### Exercise set
**a)** Extract the passage of the gapsmith fill documentation that starts at "3.5 gapsmith fill" and ends at "a whole bacterium)", copying it word for word.
**b)** Extend the gapsmith fill documentation by writing what follows its final line.

### Extract provided

───

3.5 gapsmith fill — iterative gap-filling

4-phase pFBA + KO-essentiality pipeline. Steps 1 + 2 + 2b are the default "quick" path; Steps 3 + 4 run only with --full-suite.

gapsmith fill \
    drafts/ecoli-draft.gmod.cbor \
    -n ecoli-medium.csv \
    -r ecoli-all-Reactions.tbl \
    -k 0.01 \
    -o filled/

# Full 4-phase suite (adds energy-source + fermentation screens;
# 10-30 minutes on a whole bacterium)
gapsmith fill ... --full-suite

# Opt into the futile-cycle prune — drops candidate reactions that
# saturate at 0.99·max_flux with all boundaries closed. Expensive on
# large candidate pools.
gapsmith fill ... --prune-futile

Phase breakdown:

  1. Step 1 — user medium + biomass target. Bulk of the fills.
  2. Step 2 — MM_glu + available carbon sources; iterate every biomass substrate, attach a sink per substrate, gap-fill if infeasible.
  3. Step 2b — aerobic / anaerobic variant, depending on whether the user medium has O₂.
  4. Step 3 (--full-suite) — energy-source screen with ESP1–5 pseudo-reactions (menaquinone / ubiquinone / NADH / ferredoxin / plastoquinone redox couples).
  5. Step 4 (--full-suite) — fermentation-product screen: maximise outflow on each exchange compound.

Output: <genome>-filled.gmod.cbor + .xml + -added.tsv (rxn id + step number for every addition).

───

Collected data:
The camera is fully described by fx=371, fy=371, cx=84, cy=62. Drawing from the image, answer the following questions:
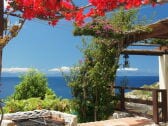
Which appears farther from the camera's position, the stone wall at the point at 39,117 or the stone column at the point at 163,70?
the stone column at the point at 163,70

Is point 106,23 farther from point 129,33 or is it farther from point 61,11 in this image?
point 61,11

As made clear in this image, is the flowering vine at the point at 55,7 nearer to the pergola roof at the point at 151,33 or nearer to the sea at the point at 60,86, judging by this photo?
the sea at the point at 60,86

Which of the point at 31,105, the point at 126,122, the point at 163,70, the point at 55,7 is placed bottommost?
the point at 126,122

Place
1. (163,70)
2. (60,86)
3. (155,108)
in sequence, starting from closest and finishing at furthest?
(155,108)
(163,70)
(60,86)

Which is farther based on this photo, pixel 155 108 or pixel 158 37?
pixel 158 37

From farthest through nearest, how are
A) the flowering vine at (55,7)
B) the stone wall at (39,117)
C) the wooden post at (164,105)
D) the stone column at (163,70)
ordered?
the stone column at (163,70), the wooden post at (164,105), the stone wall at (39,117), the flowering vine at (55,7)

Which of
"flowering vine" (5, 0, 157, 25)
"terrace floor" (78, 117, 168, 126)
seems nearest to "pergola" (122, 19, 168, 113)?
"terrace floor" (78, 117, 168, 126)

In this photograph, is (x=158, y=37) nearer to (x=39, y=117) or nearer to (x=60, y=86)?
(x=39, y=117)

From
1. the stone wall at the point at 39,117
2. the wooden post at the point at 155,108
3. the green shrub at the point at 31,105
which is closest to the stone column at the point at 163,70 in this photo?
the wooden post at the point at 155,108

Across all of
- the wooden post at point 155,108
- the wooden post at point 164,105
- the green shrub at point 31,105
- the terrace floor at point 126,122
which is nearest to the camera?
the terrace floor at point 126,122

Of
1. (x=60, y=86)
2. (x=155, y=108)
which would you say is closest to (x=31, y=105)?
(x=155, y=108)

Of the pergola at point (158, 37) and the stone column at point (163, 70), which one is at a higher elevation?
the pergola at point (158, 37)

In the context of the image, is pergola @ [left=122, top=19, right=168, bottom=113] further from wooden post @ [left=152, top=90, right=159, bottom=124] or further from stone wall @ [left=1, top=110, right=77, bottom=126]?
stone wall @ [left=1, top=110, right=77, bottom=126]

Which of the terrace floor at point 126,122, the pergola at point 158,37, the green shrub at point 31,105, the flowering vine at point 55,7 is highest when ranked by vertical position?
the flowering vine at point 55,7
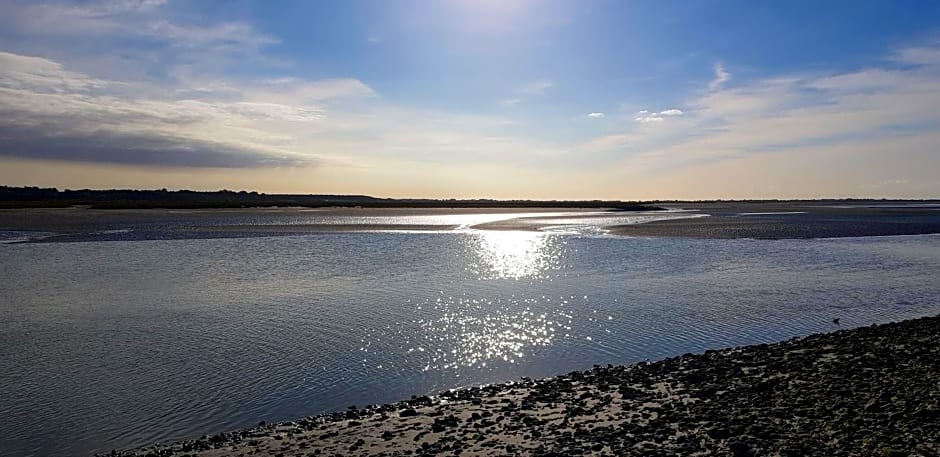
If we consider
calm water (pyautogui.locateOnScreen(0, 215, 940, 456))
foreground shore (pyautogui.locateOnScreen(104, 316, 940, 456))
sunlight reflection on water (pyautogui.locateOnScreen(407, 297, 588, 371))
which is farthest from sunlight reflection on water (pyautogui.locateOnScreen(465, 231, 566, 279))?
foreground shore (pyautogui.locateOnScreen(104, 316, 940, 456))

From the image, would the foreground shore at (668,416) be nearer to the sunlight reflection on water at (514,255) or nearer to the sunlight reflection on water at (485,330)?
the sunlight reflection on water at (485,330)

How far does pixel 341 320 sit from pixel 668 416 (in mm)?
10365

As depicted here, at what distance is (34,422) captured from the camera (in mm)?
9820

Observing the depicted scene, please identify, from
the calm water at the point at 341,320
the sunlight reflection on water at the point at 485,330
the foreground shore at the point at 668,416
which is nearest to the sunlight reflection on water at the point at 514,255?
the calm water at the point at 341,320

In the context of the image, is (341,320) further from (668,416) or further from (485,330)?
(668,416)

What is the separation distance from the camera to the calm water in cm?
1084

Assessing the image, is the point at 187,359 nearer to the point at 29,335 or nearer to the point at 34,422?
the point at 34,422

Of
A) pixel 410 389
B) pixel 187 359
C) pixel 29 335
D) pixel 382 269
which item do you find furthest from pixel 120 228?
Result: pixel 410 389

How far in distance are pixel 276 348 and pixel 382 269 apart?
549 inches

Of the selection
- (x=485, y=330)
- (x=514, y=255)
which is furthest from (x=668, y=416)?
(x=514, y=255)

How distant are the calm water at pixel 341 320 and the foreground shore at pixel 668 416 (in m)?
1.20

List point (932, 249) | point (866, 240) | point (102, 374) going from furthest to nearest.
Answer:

───

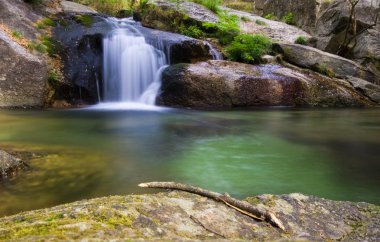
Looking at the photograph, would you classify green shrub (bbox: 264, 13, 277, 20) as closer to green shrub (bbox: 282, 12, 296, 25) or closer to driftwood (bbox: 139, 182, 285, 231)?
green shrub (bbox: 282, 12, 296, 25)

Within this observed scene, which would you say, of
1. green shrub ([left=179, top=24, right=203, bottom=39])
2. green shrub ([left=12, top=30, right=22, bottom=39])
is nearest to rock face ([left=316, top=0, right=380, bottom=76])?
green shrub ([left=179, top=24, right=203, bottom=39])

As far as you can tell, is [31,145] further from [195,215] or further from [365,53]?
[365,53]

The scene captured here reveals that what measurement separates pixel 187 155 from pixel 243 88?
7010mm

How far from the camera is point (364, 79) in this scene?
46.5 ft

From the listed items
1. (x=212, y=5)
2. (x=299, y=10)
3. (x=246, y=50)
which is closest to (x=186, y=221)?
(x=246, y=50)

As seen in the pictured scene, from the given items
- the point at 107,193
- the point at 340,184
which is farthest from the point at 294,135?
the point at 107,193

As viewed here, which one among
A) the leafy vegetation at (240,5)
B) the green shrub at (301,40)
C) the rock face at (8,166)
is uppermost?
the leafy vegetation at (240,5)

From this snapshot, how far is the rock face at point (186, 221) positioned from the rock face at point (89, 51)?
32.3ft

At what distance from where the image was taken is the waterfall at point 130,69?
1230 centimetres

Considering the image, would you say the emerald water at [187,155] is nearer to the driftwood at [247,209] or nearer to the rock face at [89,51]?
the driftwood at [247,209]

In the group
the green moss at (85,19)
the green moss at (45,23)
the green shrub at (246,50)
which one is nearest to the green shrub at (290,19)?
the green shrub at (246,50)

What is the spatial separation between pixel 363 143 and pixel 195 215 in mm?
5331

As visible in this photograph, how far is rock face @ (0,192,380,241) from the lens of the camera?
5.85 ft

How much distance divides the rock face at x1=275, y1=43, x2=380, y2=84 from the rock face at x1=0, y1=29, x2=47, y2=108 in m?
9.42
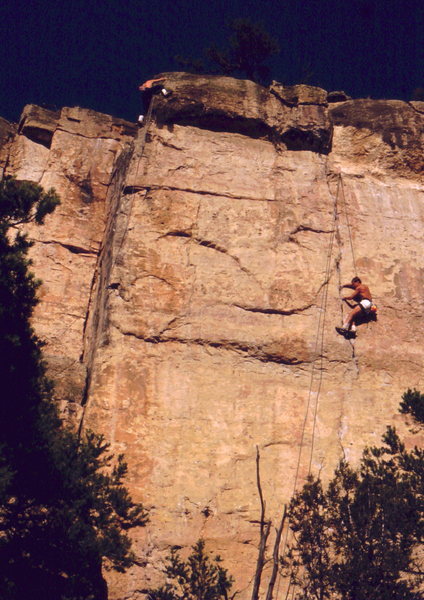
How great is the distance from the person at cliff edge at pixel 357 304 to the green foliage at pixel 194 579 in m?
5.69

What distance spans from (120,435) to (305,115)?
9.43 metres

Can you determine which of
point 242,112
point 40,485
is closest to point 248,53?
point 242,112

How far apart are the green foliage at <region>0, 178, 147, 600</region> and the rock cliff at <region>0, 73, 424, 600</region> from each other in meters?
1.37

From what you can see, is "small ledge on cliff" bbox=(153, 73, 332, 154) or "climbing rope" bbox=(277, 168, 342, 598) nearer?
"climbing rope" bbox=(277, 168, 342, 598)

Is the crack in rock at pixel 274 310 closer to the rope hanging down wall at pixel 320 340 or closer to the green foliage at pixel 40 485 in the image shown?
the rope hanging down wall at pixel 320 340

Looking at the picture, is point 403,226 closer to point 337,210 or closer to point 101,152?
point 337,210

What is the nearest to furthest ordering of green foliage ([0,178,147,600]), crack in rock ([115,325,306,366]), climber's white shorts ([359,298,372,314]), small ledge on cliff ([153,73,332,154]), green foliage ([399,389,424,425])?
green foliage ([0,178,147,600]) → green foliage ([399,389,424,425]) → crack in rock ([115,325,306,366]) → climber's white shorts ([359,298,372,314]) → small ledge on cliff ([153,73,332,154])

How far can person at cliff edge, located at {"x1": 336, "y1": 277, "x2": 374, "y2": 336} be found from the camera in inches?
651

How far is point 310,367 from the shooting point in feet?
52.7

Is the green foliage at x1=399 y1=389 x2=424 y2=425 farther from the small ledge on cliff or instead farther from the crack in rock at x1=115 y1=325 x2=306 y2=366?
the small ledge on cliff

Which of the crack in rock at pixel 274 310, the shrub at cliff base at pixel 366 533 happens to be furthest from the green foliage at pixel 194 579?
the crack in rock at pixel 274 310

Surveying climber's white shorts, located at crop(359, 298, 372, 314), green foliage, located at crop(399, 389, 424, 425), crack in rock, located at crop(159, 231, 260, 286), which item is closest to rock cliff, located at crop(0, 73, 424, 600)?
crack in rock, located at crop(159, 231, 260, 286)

───

### Activity answers
**a)**
3.5 gapsmith fill — iterative gap-filling

4-phase pFBA + KO-essentiality pipeline. Steps 1 + 2 + 2b are the default "quick" path; Steps 3 + 4 run only with --full-suite.

gapsmith fill \
    drafts/ecoli-draft.gmod.cbor \
    -n ecoli-medium.csv \
    -r ecoli-all-Reactions.tbl \
    -k 0.01 \
    -o filled/

# Full 4-phase suite (adds energy-source + fermentation screens;
# 10-30 minutes on a whole bacterium)

**b)**
3.6 gapsmith fba — FBA / pFBA on a model

Utility to solve FBA or parsimonious FBA on a CBOR/JSON model. Useful for validating a draft before gap-filling, or for post-hoc analysis.

gapsmith fba drafts/ecoli-draft.gmod.cbor
gapsmith fba --pfba --min-growth 0.01 --top 20 filled/ecoli-filled.gmod.cbor
gapsmith fba -r EX_cpd00027_e0 filled/ecoli-filled.gmod.cbor

Split-flux LP via good_lp with HiGHS backend. Solves the 2378×2953 ecoli draft in under 100 ms.

3.7 gapsmith adapt — edit reactions + force growth

# Add specific SEED rxns
gapsmith adapt -m model.gmod.cbor -a rxn00011,rxn00102

# Add every rxn in a MetaCyc pathway
gapsmith adapt -m model.gmod.cbor -a "PWY-6587"

# Remove
gapsmith adapt -m model.gmod.cbor -r rxn00011

# Force growth on D-glucose (runs gap-fill)
gapsmith adapt -m model.gmod.cbor -w cpd00027:TRUE -b Reactions.tbl

# Force NO growth on glucose (closes uptake)
gapsmith adapt -m model.gmod.cbor -w cpd00027:FALSE

3.8 gapsmith pan — pan-draft from N drafts

# Glob a directory of drafts
gapsmith pan -m drafts/ -t 0.06 -f pan_out/

# Explicit list
gapsmith pan -m a-draft.gmod.cbor,b-draft.gmod.cbor,c-draft.gmod.cbor -t 0.5

# Only emit the binary presence/absence table
gapsmith pan -m drafts/ -b -f pan_out/

-t sets the minimum across-draft reaction frequency for inclusion in the pan-draft. Default 0.06 matches upstream gapseq.

3.9 gapsmith doall — full pipeline in one command

gapsmith doall genome.faa.gz -f out/ -A diamond -b 200 -k 0.01
# Chains: find -p all → find-transport → draft → medium (auto) → fill

Add --full-suite to include fill Steps 3/4. Use -m <medium.csv> to skip the medium-inference step and supply your own medium.


4. Precomputed alignment mode

For many-genome batch runs, gapsmith can skip the per-genome aligner call entirely and read a pre-computed alignment TSV:

# Pre-run BLAST / diamond / mmseqs2 yourself (or use gapsmith batch-align)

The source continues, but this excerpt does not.